Ferrari a déjà gagné 12 fois au Canada et y est montée sur le podium à 37 reprises. Un des éléments cruciaux pour être performant sur ce rapide circuit qui serpente entre les murs de l’Île Notre-Dame est un moteur performant, comme l’explique Fredrik Westin, ingénieur moteur de l’équipe en charge du système de turbo.
"Le circuit Gilles-Villeneuve, long de 4361 mètres, présente des lignes droites rapides et des virages serrés où le freinage et l’accélération sont importants. Neuf des 14 virages sont serrés à 90 degrés ou plus, la chicane finale étant célèbre pour avoir piégé les pilotes qui s’approchaient trop près du mur à la sortie du virage 14" a déclaré Westin.

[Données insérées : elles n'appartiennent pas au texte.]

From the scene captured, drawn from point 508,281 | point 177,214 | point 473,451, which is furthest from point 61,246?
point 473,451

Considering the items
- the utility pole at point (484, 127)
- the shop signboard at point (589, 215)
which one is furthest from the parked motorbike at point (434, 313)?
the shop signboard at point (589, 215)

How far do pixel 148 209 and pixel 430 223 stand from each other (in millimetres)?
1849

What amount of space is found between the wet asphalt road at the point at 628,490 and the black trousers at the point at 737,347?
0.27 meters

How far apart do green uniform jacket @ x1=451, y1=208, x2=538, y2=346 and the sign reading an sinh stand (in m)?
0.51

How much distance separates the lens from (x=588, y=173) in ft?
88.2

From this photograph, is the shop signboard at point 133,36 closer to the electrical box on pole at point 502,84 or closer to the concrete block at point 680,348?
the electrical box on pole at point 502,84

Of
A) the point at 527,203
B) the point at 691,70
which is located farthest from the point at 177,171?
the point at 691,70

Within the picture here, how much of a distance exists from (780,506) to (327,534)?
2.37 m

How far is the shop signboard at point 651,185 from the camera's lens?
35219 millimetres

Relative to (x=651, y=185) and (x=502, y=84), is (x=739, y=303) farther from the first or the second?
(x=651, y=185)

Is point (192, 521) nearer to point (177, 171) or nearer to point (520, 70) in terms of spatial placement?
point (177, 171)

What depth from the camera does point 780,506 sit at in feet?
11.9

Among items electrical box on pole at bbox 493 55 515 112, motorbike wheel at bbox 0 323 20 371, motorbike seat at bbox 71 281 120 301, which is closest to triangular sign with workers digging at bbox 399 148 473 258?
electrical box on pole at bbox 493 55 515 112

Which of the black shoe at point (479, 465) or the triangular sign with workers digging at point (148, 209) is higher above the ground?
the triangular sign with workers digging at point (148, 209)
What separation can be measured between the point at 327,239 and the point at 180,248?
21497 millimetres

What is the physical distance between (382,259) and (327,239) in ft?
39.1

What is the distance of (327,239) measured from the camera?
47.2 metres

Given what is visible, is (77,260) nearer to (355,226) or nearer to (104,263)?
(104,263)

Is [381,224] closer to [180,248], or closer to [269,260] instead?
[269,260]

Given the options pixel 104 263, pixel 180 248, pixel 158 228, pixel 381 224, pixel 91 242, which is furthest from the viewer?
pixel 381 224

"La sensibilité du temps au tour à la puissance et à la récupération d’énergie est proche de la moyenne de la saison, il n’y a donc rien d’extrême là-dedans. Les lignes droites relativement longues permettent au turbocompresseur de récupérer l’énergie nécessaire au système hybride."
"Les conditions météorologiques peuvent varier et cette année, il semble qu’il fera plus frais, ce qui est bon à la fois pour le refroidissement du bloc propulseur et pour la fonctionnalité du compresseur."
Avec un quota de pièces - y compris de turbos - à respecter tout au long de la saison, il est important de savoir gérer les stocks et introduire les nouveaux éléments au bon moment : "La priorité numéro un est de couvrir l’ensemble de la saison avec un risque de défaillance en course aussi faible que possible."
"Pour ce faire, il faut répartir le kilométrage des courses aussi équitablement que possible au cours de la saison, de sorte que le kilométrage le plus élevé qu’un moteur doit parcourir au cours d’une course soit le plus bas possible. Nous tenons également compte des exigences de chaque circuit et sommes prêts à réagir aux résultats des contrôles après la course."
"La deuxième priorité est de garder des pièces de rechange disponibles qui peuvent être utilisées sans pénalités sur la grille, par exemple en veillant à ce que le troisième moteur soit utilisable pour une course après l’introduction de la quatrième."
"Des pièces de rechange peuvent être nécessaires pour de nombreuses raisons, non seulement en raison de défaillances de l’unité de puissance, mais aussi de petits accidents ou de signaux inhabituels observés dans les données, qui peuvent obliger l’équipe à mettre de côté l’unité de puissance prévue pour la course afin de procéder à une analyse plus approfondie. Dans ces situations, vous ne voulez pas avoir à introduire un cinquième élément moteur avec la pénalité associée."
"La troisième priorité est d’introduire un nouveau moteur dans les courses où la puissance compte le plus. Mais en même temps, nous ne voulons pas introduire toutes les unités trop tôt dans la saison, afin d’en garder quelques-unes en réserve pour réagir aux problèmes qui pourraient survenir."
Westin raconte son parcours au sein de l’équipe : "J’ai commencé à travailler chez Ferrari à l’été 2012. J’ai fait mon doctorat sur la suralimentation et j’ai ensuite travaillé pour Saab, KTH et GM sur la R&D des turbocompresseurs pour les applications routières."
"Lorsque Ferrari a eu besoin d’un ingénieur spécialisé dans les turbocompresseurs pour la réintroduction du turbocompresseur en 2014, mon CV est arrivé à point nommé et le poste dont je rêvais est devenu réalité. J’ai travaillé sur le turbocompresseur de la F1 depuis lors, au fur et à mesure que l’ampleur du travail et la taille de l’équipe augmentaient."